Lassé de la musique profane, le luthérien Bach obtient la fonction de cantor à l'église Saint-Thomas de Leipzig. Le Conseil de la Ville le contraint à fournir des oeuvres pour ses quatre églises (Saint Thomas, Saint Nicolas, Saint Peter, Neue Kirche), chaque semaine et lors de chaque fête. À partir de mars 1729, Bach assume la direction du Collegium Musicum et se consacre à de nouveaux projets musicaux. Il compose près de 300 cantates religieuses et profanes, dont 200 seulement nous sont parvenues ainsi que divers oratorios (Noël, Pâques, Ascension).
Il écrit de nombreux chefs-d'oeuvre, notamment ses Passions selon saint Jean (1722) et selon saint Matthieu (1729), des Motets (1723-1734), la Messe en si mineur (1733), l'Oratorio de Noël, constitué de six cantates (1734), vingt et un Chorals (1739).

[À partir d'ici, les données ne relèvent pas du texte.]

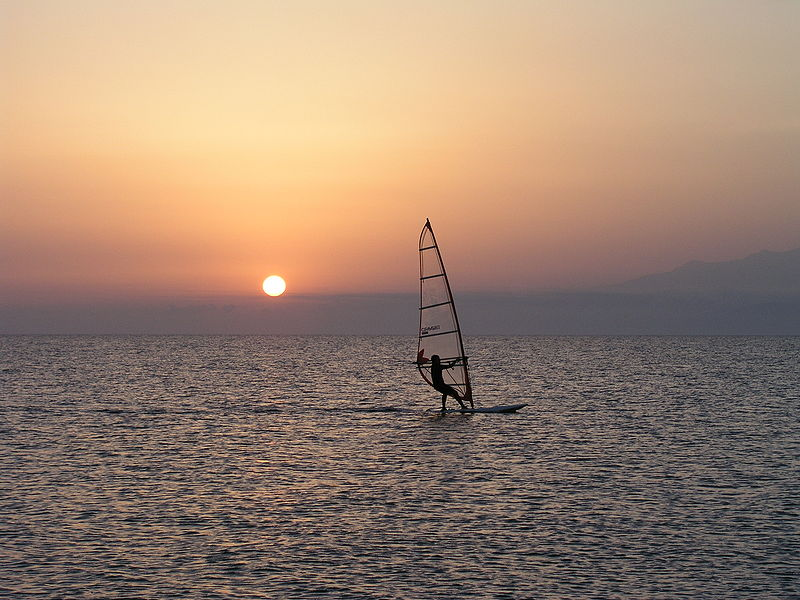 File:Cabo de Gata Sunset Windsurfing.jpg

Il est nommé "Kappelmeister" et compositeur auprès de l'Électeur de Saxe, Frederick Augustus II à Dresde, en 1736. La vie musicale de la cité est animée par de nombreux musiciens (Johann Georg Pisendel, Pierre Gabriel Buffardin, Jan Dismas Zelenka, Johann Adolf Hasse...). Bach produit, durant cette période, les Variations Goldberg (1742), les Variations canoniques (1747), l'Offrande musicale (1747), son second livre du Clavier bien tempéré (1740-1744) et l'Art de la fugue (1746-1749), incomplet au moment de sa mort.
Bach accompagne son fils Wilhelm Friedemann (1710-1784) à la cour de Prusse en 1747. Son second fils, Carl Philipp Emanuel Bach, y est claveciniste depuis 1738. Bach décède le 28 juillet 1750, après avoir subi une intervention chirurgicale qui ne parviendra pas à la guérir de ses troubles oculaires.